El regreso de Barbra
Tras un milimétrico esfuerzo tecnológico, la cantante Barbra Streisand rescata su primer álbum, grabado en 1963, y lo transforma en el que será, sin duda, uno de los mejores discos de 2022.
Por: Manolo Bellon
La jovencita de 18 años quería ser actriz. Era el sueño de esta neoyorquina hija de una soprano que decidió no hacer carrera en la música y nieta de un cantor entrenado en técnica vocal que lideraba las oraciones en la sinagoga. Pero Barbara Joan Streisand –pese a tener una magnífica voz y a que cantaba en eventos familiares y del colegio– tenía como sueño las tablas. La música era solo un camino que la llevaría a cumplir su meta. Hizo de todo hasta que un amigo le sugirió entrar en un concurso de talentos en Lion, un bar gay en el Greenwich Village de Nueva York. Nunca había estado en un club nocturno. Es que apenas tenía 18 años en ese 1960. Sorpresivamente para ella, en medio de un atronador aplauso del público, ganó el concurso. El caso es que gracias a ese logro, un club a la vuelta de la esquina, el Bon Soir, que ya tenía algunas comodidades como un escenario con luces, la invitó a cantar allí. Por la acogida que tuvo, su contrato de dos semanas se extendió y se extendió y se extendió. Poco después, eliminó la segunda “a” de su nombre –que no le gustaba– y se convirtió en Barbra. La prensa se interesó en ella y, luego de dos años de estar allí, la disquera Columbia Records la firmó.

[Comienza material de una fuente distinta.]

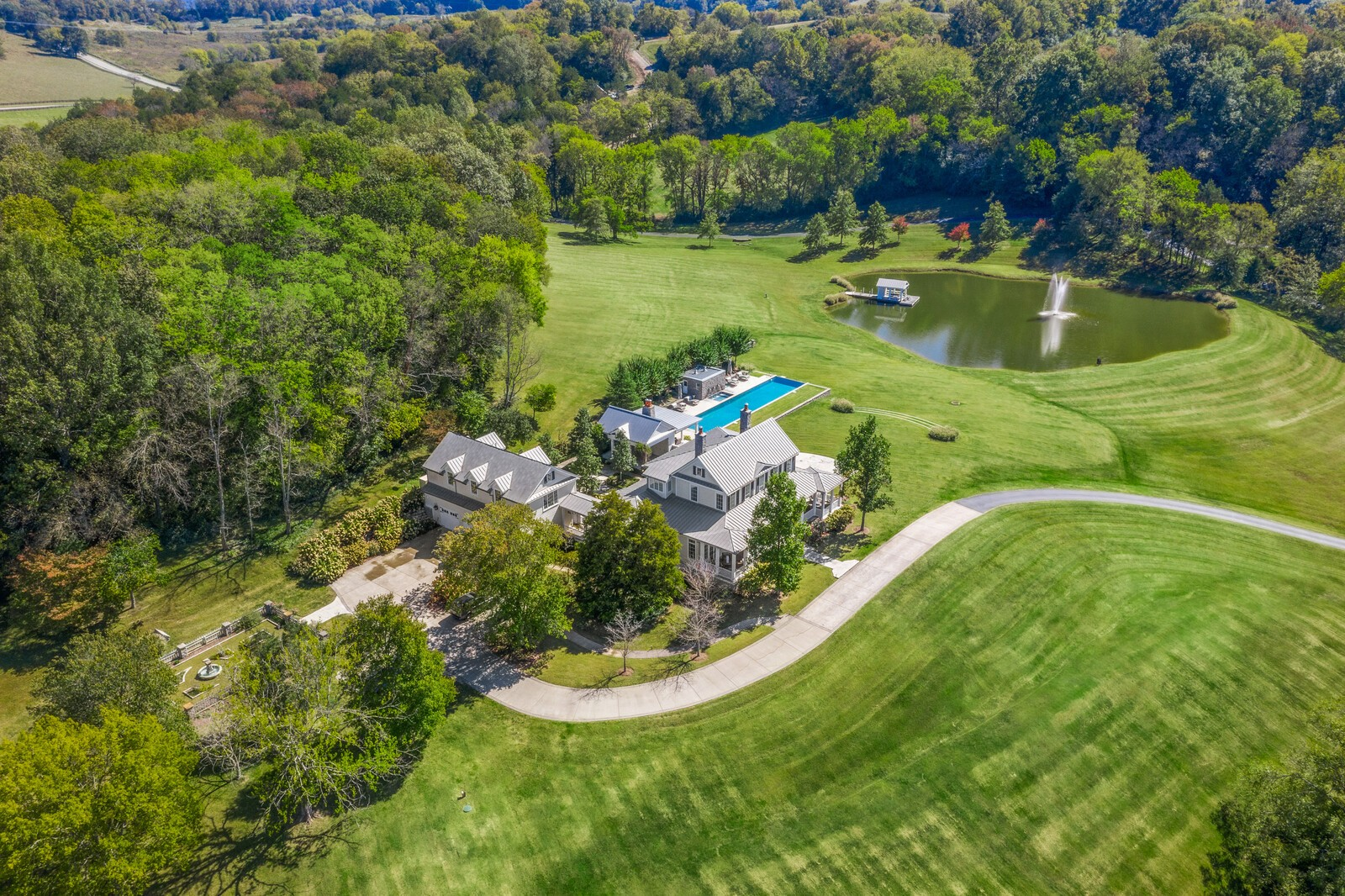 39+/- acres with two homes in heart of Leipers Fork. Main house is a cozy 3 BR 3.5 Bath farmhouse with breathtaking, preserved views. Two fireplaces with limestone mantles from LA. Gavin Duke designed outdoor dining/entertaining area with two fireplaces, built in gas bbq, ice maker, and refrigerator. Salt infinity edge pool overlooks a fountain fish pond with an outdoor bath attached to the spa. Above a 3 car garage is a 1 BR 1 Bath apartment. Formal garden, and includes 3377 Bailey Rd studio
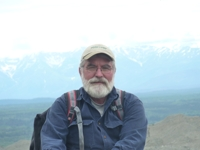 picture of professor with mountain in background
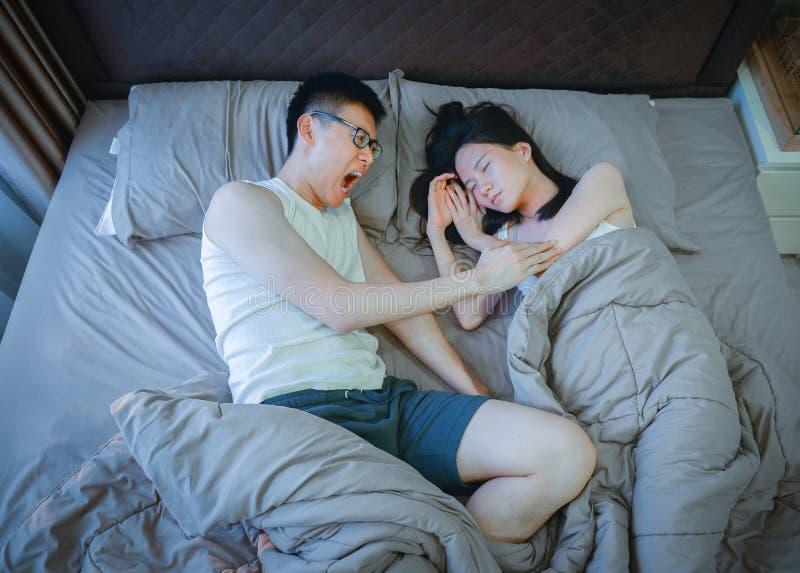 Couples asiatiques fâchés combattant sur le lit la nuit images stock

La idea inicial era grabar una de sus presentaciones para convertirla en su debut en el disco. Entonces, entre el 5 y el 7 de noviembre de 1962, se grabaron sus shows. Para Barbra el tema era claro: esa naciente carrera como cantante iba a ser el puente para llegar a la actuación.
"No resistí y me fui directo a Cry Me a River (...) una interpretación exquisita, casi a capella, donde saca todo el recurso vocal que luego la hizo famosa".